Hal itu diungkapkan Hermanto, Manajer UD Sari Rasa, perusahaan pembuat bakso di Perkampungan Usaha Kecil Pulogadung, Jakarta Timur. Hal yang sama diungkapkan Ny Mudah, penjual soto daging, dan Gendut, pedagang bakso di Kabupaten Blitar, Jawa Timur, Selasa (5/2/2013).

Dalam hitungan Asosiasi Pedagang Bakso Indonesia (Apmiso), di Indonesia terdapat 1,5 juta pedagang bakso.

Menurut Hermanto, strategi produksi yang dilakukan di tengah kelangkaan daging adalah mengurangi kuantitas dan kualitas produk.
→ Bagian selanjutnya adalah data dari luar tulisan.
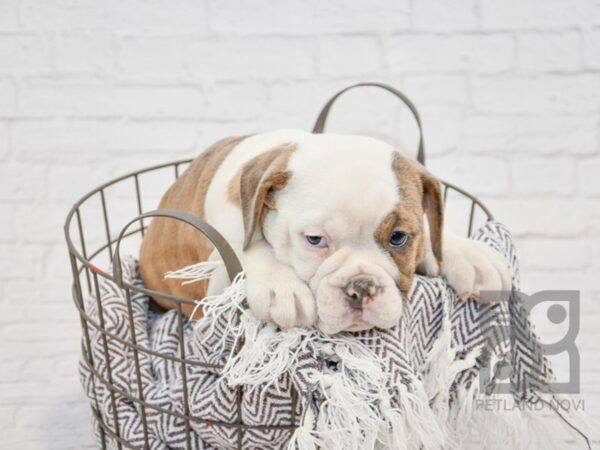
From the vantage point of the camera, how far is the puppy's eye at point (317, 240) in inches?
41.1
Untuk kualitas bakso, pihaknya menyiasati dengan mengubah rasio daging dan sagu yang digunakan sebagai bahan baku utama.

”Biasanya, untuk kategori bakso termahal, rasio daging dan sagu adalah 8 berbanding 1, tapi saat ini diubah menjadi 8 berbanding 3. Sementara itu, untuk klasifikasi bakso termurah, rasio sebelumnya 5 berbanding 9 menjadi 5 berbanding 12. Perubahan rasio itu terpaksa dilakukan karena daging sapi merupakan salah satu bahan baku yang tidak bisa diganti dengan daging yang lain,” kata Hermanto.

Selain perubahan rasio, kualitas daging pun tidak dipilah seperti sebelumnya.
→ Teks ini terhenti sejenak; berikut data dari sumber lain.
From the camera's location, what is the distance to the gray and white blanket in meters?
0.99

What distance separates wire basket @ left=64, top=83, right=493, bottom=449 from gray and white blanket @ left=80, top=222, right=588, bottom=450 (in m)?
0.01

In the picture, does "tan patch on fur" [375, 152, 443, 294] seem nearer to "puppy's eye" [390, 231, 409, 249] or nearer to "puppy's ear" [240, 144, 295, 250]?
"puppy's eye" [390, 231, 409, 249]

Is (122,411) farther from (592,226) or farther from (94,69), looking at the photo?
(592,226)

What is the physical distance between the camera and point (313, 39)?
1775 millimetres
”Kualitas daging sapi yang kami beli 85 persen daging murni dan 15 persen lemak. Saat ini, kadar lemak tidak dipisahkan lagi untuk menambah bobot bakso,” ujar Hermanto.
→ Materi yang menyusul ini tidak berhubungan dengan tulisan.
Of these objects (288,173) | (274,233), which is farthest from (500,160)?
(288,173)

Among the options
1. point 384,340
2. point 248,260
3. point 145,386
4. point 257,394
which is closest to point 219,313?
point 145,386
Saat ini, jumlah yang diproduksi setiap hari mencapai 200.000 butir atau menurun 50 persen dari sebelumnya yang mencapai 400.000 butir per hari. Kondisi demikian berbanding lurus dengan omzet perusahaan yang sebelumnya mencapai Rp 30 juta per hari, menjadi Rp 15 juta per hari.

Hermanto mengakui, dengan adanya penurunan produktivitas tersebut, sebanyak 20 karyawan terpaksa diberhentikan.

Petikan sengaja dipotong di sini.